A first step D4Science took was to migrate from SVN to Git to better manage and version their code. According to Simi, a crucial decision in this transition was how best to map their “huge” SVN repository to Git. After careful consideration, they opted to split the source tree into smaller units of work and create a Git repository for each. With hundreds of repositories to release and a build system that could no longer meet the needs of this demanding scenario, it was clear that they needed to switch to a new Continuous Integration and Continuous Delivery pipeline.

Empowering e-Science and virtual research communities with software released via Jenkins.

The Jenkins Declarative Pipelines implemented by D4Science provide full control of orchestration activities for their complex releases.
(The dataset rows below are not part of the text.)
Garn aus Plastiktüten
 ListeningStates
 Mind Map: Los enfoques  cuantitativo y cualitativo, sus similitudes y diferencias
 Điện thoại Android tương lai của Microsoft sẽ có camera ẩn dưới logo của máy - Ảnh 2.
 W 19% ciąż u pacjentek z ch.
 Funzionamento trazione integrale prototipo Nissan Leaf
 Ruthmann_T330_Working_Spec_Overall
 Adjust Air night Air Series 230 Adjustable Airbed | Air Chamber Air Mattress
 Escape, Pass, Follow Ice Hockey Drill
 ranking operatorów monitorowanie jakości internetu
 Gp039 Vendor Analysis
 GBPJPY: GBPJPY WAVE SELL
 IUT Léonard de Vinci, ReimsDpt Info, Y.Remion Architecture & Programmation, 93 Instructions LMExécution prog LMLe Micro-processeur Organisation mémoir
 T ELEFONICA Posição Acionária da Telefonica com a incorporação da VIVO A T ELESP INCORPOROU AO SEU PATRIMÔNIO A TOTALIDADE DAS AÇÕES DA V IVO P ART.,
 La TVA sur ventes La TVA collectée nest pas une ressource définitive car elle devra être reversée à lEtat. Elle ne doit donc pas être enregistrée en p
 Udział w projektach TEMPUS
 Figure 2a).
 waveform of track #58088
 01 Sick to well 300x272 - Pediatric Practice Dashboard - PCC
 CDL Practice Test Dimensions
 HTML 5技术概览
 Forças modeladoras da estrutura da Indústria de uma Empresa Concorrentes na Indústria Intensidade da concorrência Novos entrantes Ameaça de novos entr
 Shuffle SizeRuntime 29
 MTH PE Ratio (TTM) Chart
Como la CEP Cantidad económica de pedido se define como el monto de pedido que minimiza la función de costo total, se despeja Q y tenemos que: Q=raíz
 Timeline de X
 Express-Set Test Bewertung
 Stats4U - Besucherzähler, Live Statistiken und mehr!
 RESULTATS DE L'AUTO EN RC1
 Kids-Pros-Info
Additionally, all build jobs are coordinated in a configurable and dynamic fashion. With Jenkins, D4Science has now the capabilities to:

  • build and release software components from 200+ Git repositories within the same day by launching a single pipeline job;
  • reuse the same build jobs across different build stages;
  • require zero effort of the development team at release time;
  • get reliable, fast Continuous Integration feedback

With minimal effort, D4Science was able to replace the pre-existing build platform that they had relied on for several years. With Jenkins, they gained an easy to maintain, scalable, state-of-the-art CI/CD server that can be upgraded at minimal costs. Most importantly, according to Simi, they solved all the issues that made their previous Continuous Delivery pipeline so expensive.

“With the solutions implemented with Jenkins, we completely reshaped our delivery phase by saving effort, time, and resources,” said Simi. “We now have fast, incremental releases managed by a single person, where previously we had a dedicated team just for the release activities.”

Dozens of research institutions and organizations worldwide are saving time and resources by employing VREs created with gCube. With the capacity to promptly release new software addressing users’ requirements, D4Science continues to receive a stream of projects funded by the European Commission and to attract the interest of diverse communities of practices engaged in research projects, with the promise of more to come.